(Dataset excerpt)
======

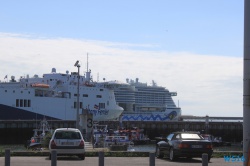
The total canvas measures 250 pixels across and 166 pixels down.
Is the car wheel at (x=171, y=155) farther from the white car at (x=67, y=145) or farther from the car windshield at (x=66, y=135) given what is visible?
the car windshield at (x=66, y=135)

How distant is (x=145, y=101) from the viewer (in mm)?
100188

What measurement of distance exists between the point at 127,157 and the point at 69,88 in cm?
5612

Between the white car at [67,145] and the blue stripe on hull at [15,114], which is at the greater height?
the white car at [67,145]

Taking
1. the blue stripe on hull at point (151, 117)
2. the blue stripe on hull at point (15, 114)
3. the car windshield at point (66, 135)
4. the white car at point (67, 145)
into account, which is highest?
the car windshield at point (66, 135)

======

Work to be completed:
Please output the entries above as a two-column CSV with the headers input and output, with one row per entry that puts its text and its answer each in a single quoted field and turns any line breaks into spaces. Leave the pictures out.

Complete output:
input,output
"The total canvas measures 250 pixels across and 166 pixels down. Is the car wheel at (x=171, y=155) farther from the white car at (x=67, y=145) or farther from the car windshield at (x=66, y=135) given what is visible?","the car windshield at (x=66, y=135)"
"How distant is (x=145, y=101) from the viewer (in mm)?","100188"
"What measurement of distance exists between the point at 127,157 and the point at 69,88 in cm?","5612"
"Between the white car at [67,145] and the blue stripe on hull at [15,114], which is at the greater height?","the white car at [67,145]"
"Taking 1. the blue stripe on hull at point (151, 117) 2. the blue stripe on hull at point (15, 114) 3. the car windshield at point (66, 135) 4. the white car at point (67, 145) into account, which is highest?","the car windshield at point (66, 135)"